Event Detail

Event Type: 
Mathematical Biology Seminar
Tuesday, April 30, 2013 - 06:00
GBAD 103

Speaker Info

Oregon State University

RNA sequencing (RNA-Seq) has become the technology of choice for mapping and
quantifying transcriptome and for studying gene expression. The negative binomial
(NB) distribution has been shown to be a useful model for frequencies of mapped
RNA-Seq reads. The NB model uses a dispersion parameter to capture the extra-Poisson
variation commonly observed in RNA-Seq read frequencies.
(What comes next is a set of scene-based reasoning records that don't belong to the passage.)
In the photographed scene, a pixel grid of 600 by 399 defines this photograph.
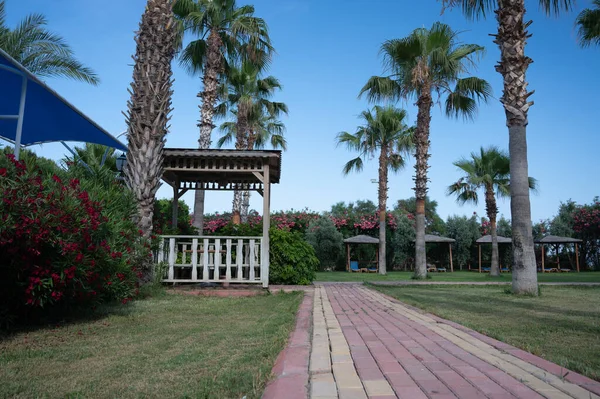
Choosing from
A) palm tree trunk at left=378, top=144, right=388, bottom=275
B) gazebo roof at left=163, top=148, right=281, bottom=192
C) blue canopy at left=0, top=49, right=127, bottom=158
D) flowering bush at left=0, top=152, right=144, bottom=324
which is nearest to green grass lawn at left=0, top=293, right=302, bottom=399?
flowering bush at left=0, top=152, right=144, bottom=324

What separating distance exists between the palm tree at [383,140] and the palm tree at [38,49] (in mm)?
14205

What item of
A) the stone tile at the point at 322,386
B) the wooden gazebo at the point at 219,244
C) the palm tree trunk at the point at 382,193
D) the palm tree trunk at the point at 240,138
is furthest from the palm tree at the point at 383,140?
the stone tile at the point at 322,386

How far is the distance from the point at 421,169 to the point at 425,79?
12.4ft

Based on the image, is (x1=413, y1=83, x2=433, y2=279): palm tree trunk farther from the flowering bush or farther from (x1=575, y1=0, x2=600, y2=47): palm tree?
the flowering bush

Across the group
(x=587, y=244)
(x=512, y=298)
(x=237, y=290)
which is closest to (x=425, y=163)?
(x=512, y=298)

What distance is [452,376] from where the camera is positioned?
2.57m

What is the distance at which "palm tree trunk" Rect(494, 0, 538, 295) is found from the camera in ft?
29.6

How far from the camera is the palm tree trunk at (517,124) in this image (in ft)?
29.6

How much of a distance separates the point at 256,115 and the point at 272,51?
4791 mm

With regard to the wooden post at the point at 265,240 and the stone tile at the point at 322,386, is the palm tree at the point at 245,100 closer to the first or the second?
the wooden post at the point at 265,240

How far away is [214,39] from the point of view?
1481cm

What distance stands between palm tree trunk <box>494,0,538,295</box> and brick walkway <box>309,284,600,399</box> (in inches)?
223

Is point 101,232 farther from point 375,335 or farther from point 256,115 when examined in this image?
point 256,115

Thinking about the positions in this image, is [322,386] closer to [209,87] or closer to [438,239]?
[209,87]
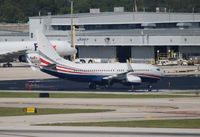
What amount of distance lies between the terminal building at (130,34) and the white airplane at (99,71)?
61575mm

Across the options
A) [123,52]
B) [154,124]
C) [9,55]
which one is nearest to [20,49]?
[9,55]

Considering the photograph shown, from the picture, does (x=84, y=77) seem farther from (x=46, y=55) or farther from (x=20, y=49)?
(x=20, y=49)

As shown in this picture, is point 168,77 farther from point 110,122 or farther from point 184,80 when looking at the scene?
point 110,122

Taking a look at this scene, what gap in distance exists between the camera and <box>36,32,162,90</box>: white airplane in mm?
86938

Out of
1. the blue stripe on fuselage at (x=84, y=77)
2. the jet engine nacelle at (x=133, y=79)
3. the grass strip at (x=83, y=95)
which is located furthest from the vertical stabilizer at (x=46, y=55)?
the grass strip at (x=83, y=95)

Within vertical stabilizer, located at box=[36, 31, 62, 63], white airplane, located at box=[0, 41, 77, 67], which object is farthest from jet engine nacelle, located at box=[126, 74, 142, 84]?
white airplane, located at box=[0, 41, 77, 67]

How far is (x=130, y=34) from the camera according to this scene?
155 meters

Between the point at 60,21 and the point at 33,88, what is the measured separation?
8511cm

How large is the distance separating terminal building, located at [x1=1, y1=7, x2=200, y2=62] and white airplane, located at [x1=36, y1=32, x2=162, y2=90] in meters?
61.6

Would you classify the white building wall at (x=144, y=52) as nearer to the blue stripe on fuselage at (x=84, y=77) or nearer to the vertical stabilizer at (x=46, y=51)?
the vertical stabilizer at (x=46, y=51)

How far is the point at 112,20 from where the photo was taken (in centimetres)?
16775

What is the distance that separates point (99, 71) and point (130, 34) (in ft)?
224

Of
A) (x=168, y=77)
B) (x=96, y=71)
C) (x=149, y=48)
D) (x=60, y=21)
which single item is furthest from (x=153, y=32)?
(x=96, y=71)

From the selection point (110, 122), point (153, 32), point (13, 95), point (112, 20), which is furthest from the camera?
point (112, 20)
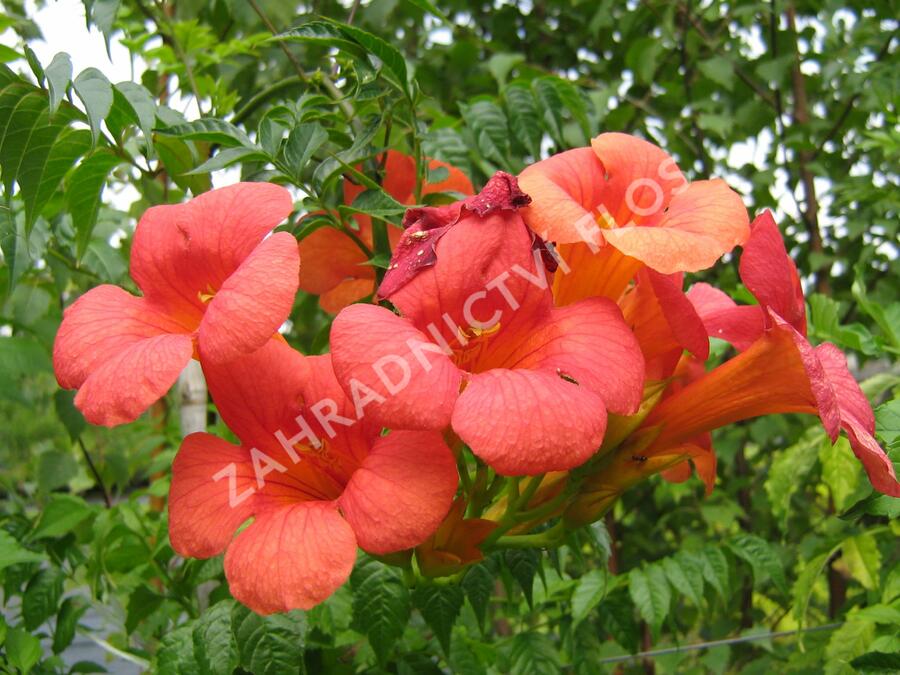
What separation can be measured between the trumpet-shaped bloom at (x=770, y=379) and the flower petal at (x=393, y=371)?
0.35 meters

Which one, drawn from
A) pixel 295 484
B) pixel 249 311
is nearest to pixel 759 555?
pixel 295 484

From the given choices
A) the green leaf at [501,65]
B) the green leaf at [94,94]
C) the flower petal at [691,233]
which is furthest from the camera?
the green leaf at [501,65]

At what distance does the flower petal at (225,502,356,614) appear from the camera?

An extension to NB
regression is needed to permit the modeling of gene expression as a function of
explanatory variables and to compare groups after accounting for other factors. A
considerable obstacle in the development of NB regression is the lack of accurate
small-sample inference for the NB regression coefficients. The exact test available
for two-group comparisons does not extend. Asymptotic inferences—through Wald test
and the likelihood ratio test—are mathematically justified only for large sample
sizes. Because of the labor associated with RNA-Seq experiments, sample sizes are
almost always small. There is an obvious concern that the large-sample tests may be
inappropriate for such small sample sizes. In this paper we address that issue by
showing that likelihood ratio tests for regression coefficients in NB regression
models, possibly with a higher-order asymptotic (HOA) adjustment, are nearly exact,
even for very small sample sizes. In particular, we demonstrate that 1) the
HOA-adjusted likelihood ratio test p-values are, for practical purposes,
indistinguishable from exact test p-values in situations where the exact test is
available and 2) via simulation, that the behavior of the test matches the nominal
specifications more generally. This work helps clarify the accuracy of the
unadjusted likelihood ratio test and the degree of improvement available with the
HOA adjustment. Furthermore, this important application to analysis of biological
data will draw attention to HOA, a somewhat neglected yet extremely useful
development of modern statistical theory.